"""
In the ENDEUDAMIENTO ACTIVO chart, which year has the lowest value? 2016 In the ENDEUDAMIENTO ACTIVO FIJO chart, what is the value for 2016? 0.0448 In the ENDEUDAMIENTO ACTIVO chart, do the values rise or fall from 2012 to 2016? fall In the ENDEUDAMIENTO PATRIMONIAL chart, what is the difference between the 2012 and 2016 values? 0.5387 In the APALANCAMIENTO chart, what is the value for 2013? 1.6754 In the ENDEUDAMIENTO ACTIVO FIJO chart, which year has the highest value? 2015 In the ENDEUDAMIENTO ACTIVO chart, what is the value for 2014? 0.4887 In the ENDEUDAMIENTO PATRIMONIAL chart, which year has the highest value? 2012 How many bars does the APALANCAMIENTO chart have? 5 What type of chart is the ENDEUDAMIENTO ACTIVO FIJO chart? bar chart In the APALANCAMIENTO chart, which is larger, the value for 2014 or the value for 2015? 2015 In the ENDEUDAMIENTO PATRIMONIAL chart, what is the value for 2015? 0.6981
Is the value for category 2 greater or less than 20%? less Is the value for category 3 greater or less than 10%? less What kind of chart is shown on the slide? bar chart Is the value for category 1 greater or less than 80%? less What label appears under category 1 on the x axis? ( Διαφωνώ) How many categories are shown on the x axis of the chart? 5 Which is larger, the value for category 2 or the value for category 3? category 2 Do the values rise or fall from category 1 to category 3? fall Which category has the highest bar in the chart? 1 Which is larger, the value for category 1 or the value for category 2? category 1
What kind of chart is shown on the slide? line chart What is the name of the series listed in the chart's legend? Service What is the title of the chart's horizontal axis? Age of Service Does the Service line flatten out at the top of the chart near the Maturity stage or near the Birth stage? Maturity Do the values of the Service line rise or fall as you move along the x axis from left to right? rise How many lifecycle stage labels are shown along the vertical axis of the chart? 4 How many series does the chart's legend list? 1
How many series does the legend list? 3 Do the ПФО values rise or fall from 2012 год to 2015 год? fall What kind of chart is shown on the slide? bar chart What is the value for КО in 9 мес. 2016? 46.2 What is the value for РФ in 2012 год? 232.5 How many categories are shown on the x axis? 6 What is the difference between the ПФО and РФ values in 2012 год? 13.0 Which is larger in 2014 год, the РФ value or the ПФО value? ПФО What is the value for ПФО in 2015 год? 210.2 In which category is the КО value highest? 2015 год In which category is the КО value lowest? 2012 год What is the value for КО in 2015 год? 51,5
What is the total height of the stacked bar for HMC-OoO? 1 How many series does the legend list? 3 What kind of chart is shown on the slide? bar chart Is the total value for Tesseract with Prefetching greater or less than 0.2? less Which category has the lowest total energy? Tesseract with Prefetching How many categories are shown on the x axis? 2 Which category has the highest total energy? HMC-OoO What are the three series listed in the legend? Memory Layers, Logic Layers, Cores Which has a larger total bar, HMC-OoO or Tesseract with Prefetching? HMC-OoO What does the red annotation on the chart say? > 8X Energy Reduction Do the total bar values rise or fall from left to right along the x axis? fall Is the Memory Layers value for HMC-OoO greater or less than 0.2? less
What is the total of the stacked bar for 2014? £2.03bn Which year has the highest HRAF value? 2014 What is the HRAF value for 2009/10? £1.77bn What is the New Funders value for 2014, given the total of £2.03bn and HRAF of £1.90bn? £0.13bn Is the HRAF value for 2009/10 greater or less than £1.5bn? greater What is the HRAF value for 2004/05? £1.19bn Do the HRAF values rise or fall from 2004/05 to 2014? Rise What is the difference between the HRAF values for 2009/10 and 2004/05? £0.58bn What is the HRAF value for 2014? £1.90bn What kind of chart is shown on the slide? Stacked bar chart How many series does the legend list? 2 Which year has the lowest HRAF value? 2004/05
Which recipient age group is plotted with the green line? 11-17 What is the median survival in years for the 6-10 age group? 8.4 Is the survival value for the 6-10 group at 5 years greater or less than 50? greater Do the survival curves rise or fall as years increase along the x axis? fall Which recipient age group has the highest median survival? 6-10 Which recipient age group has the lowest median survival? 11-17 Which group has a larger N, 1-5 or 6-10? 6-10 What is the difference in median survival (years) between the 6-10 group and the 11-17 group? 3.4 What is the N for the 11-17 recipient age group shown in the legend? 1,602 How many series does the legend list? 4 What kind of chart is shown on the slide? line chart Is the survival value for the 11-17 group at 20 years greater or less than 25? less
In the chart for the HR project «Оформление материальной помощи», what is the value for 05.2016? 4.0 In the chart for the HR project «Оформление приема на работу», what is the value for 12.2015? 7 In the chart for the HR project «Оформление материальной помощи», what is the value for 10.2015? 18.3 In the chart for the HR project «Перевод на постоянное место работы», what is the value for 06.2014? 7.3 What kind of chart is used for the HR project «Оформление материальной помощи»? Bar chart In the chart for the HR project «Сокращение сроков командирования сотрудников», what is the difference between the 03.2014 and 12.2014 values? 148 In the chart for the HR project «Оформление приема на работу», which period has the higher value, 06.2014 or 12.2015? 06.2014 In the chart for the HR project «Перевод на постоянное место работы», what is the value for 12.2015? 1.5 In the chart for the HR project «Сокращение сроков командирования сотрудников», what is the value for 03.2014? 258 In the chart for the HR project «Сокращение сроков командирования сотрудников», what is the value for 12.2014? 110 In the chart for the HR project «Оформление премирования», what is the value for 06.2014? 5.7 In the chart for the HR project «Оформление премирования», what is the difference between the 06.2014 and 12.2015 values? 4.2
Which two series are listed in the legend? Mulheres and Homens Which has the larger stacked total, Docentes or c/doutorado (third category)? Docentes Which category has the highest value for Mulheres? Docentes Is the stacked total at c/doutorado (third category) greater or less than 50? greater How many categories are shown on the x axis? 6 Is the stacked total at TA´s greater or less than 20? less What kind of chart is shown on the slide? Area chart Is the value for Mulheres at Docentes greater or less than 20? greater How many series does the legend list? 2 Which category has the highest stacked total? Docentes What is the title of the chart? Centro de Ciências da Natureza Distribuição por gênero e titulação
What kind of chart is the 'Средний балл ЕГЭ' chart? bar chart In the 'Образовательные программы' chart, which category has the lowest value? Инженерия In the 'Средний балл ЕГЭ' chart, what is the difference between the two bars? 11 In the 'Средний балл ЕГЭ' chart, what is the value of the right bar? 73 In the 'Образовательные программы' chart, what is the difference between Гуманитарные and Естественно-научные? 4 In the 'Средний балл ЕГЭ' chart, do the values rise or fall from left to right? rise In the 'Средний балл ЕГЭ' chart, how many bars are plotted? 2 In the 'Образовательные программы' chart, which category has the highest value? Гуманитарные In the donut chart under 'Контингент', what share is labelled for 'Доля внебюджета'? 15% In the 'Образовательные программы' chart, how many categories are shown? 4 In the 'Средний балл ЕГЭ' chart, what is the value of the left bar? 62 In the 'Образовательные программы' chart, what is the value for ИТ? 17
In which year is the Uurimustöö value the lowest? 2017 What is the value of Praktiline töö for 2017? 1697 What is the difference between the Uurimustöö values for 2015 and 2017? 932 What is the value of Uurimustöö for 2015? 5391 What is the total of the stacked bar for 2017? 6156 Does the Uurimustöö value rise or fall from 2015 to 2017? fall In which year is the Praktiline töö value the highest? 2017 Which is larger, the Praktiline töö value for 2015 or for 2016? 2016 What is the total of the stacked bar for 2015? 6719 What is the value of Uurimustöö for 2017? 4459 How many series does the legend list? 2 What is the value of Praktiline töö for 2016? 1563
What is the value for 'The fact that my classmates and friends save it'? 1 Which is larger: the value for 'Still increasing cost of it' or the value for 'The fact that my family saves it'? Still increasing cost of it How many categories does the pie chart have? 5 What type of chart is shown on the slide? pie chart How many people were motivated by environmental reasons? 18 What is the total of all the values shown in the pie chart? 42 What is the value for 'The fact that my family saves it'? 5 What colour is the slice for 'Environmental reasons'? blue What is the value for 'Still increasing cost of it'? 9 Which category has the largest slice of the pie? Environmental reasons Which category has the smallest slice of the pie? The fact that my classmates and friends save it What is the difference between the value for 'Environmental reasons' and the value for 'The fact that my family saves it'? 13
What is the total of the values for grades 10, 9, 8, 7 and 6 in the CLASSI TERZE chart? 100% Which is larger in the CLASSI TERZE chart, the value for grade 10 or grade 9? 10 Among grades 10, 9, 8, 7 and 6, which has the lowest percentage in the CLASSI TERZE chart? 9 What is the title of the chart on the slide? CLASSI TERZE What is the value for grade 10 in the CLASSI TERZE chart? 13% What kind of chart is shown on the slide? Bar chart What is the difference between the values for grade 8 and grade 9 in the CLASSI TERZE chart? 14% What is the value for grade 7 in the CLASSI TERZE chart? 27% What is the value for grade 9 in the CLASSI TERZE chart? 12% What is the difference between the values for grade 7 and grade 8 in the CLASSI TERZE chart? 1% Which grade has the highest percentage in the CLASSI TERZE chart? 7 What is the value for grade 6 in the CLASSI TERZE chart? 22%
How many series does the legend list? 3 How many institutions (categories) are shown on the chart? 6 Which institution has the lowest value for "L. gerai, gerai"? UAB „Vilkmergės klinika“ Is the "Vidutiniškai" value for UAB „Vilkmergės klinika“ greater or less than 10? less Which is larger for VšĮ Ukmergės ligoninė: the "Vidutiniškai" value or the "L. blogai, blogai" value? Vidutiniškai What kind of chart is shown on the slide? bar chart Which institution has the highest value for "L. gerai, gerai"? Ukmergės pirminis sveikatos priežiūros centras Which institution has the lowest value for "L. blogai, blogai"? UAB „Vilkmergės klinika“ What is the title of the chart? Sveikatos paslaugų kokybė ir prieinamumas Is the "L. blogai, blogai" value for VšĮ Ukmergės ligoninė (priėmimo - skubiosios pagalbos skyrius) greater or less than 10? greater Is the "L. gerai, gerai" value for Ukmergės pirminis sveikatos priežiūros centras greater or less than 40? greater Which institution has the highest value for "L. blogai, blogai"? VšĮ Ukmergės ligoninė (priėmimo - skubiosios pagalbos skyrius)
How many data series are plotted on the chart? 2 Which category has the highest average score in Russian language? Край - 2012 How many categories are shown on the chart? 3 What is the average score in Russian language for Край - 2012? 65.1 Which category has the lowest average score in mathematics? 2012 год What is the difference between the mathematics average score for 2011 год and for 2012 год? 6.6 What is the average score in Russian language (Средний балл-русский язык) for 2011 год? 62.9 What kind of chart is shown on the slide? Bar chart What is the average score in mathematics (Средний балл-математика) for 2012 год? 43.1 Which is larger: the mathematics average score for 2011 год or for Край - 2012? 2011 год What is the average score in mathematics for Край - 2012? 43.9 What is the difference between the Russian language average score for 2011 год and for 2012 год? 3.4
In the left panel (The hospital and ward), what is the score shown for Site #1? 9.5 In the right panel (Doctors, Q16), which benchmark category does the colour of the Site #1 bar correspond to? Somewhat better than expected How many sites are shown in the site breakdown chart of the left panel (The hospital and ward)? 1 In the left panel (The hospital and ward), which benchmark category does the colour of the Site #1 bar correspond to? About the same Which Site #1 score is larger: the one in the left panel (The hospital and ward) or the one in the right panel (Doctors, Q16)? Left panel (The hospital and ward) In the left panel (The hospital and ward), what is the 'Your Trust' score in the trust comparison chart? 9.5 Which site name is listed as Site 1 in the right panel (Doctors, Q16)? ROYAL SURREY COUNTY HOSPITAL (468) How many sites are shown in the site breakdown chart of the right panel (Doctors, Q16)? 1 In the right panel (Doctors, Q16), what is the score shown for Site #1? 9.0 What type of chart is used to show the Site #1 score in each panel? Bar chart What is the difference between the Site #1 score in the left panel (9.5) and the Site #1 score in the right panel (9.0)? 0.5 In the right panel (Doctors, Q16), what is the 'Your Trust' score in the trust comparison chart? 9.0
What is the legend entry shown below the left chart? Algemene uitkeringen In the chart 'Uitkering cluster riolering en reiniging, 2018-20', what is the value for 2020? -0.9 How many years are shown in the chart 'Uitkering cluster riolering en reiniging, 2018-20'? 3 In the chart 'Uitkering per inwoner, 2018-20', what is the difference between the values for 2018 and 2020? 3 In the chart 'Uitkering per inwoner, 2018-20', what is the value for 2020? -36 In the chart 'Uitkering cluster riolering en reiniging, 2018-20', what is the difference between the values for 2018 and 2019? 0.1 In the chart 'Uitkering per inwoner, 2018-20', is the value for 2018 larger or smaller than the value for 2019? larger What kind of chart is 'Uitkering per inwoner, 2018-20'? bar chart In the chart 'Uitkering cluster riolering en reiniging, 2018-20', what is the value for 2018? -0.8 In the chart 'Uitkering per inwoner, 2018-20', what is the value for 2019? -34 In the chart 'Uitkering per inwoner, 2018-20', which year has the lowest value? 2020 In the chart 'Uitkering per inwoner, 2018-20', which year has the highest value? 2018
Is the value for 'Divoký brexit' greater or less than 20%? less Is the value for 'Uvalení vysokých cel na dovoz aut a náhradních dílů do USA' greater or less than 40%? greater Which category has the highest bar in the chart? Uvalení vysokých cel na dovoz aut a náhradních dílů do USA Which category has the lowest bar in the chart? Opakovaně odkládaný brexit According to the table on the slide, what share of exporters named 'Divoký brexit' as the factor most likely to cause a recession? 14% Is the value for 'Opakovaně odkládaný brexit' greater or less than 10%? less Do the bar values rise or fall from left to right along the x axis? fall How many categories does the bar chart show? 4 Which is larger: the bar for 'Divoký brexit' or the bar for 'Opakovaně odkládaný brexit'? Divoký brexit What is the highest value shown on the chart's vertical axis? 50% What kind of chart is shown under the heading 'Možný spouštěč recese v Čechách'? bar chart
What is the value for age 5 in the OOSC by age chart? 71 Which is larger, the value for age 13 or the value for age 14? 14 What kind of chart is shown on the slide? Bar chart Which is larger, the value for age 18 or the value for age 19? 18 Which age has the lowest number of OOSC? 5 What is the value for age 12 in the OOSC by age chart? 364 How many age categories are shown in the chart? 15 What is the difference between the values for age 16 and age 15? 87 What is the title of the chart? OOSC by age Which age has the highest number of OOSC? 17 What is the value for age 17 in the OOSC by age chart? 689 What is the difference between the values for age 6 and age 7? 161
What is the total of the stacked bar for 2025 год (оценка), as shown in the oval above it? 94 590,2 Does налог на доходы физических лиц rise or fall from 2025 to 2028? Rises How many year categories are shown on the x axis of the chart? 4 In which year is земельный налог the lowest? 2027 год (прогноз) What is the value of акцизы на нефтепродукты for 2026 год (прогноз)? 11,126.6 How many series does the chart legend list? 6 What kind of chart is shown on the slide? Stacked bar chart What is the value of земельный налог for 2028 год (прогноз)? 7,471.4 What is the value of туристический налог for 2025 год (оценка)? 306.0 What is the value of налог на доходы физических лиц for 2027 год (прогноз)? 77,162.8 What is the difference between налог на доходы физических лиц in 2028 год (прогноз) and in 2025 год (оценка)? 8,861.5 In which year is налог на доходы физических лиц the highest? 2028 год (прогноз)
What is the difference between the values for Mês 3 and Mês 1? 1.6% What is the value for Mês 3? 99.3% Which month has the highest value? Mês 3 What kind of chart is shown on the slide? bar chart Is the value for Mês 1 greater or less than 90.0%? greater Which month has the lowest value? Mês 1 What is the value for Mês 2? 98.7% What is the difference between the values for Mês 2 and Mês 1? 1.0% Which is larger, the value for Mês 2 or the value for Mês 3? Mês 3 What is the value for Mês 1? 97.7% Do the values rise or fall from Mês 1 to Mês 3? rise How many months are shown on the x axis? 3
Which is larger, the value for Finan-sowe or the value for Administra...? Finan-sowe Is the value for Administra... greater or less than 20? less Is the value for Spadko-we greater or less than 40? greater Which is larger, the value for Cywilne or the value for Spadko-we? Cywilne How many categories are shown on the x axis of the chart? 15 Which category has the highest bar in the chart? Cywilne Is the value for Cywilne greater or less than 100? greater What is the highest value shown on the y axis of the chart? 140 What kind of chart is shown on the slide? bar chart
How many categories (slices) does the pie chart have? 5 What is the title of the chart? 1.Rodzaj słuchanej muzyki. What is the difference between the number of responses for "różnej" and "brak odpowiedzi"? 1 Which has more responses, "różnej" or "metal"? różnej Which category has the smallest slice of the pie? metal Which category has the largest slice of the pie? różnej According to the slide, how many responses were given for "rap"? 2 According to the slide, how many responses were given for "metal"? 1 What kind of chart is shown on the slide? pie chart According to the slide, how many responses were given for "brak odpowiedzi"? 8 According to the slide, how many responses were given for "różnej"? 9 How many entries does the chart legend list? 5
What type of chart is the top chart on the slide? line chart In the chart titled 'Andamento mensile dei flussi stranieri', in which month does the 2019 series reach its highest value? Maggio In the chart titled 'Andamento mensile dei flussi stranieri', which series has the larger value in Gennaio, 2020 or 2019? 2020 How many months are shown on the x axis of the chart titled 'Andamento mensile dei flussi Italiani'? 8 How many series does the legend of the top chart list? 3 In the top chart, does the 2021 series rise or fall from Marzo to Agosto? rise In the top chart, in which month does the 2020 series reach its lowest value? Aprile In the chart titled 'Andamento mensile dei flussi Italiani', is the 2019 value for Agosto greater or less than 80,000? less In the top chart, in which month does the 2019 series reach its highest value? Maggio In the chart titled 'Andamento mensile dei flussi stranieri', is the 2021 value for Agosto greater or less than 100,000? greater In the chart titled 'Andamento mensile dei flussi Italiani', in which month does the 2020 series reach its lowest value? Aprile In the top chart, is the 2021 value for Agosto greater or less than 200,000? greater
"""
▸ **WORK REQUIRED**
Return the items above word for word, beginning with the first line and stopping after the line that contains "Is the value for category 2". Include that line.

▸ **TASK RESPONSE**
In the ENDEUDAMIENTO ACTIVO chart, which year has the lowest value? 2016 In the ENDEUDAMIENTO ACTIVO FIJO chart, what is the value for 2016? 0.0448 In the ENDEUDAMIENTO ACTIVO chart, do the values rise or fall from 2012 to 2016? fall In the ENDEUDAMIENTO PATRIMONIAL chart, what is the difference between the 2012 and 2016 values? 0.5387 In the APALANCAMIENTO chart, what is the value for 2013? 1.6754 In the ENDEUDAMIENTO ACTIVO FIJO chart, which year has the highest value? 2015 In the ENDEUDAMIENTO ACTIVO chart, what is the value for 2014? 0.4887 In the ENDEUDAMIENTO PATRIMONIAL chart, which year has the highest value? 2012 How many bars does the APALANCAMIENTO chart have? 5 What type of chart is the ENDEUDAMIENTO ACTIVO FIJO chart? bar chart In the APALANCAMIENTO chart, which is larger, the value for 2014 or the value for 2015? 2015 In the ENDEUDAMIENTO PATRIMONIAL chart, what is the value for 2015? 0.6981
Is the value for category 2 greater or less than 20%? less Is the value for category 3 greater or less than 10%? less What kind of chart is shown on the slide? bar chart Is the value for category 1 greater or less than 80%? less What label appears under category 1 on the x axis? ( Διαφωνώ) How many categories are shown on the x axis of the chart? 5 Which is larger, the value for category 2 or the value for category 3? category 2 Do the values rise or fall from category 1 to category 3? fall Which category has the highest bar in the chart? 1 Which is larger, the value for category 1 or the value for category 2? category 1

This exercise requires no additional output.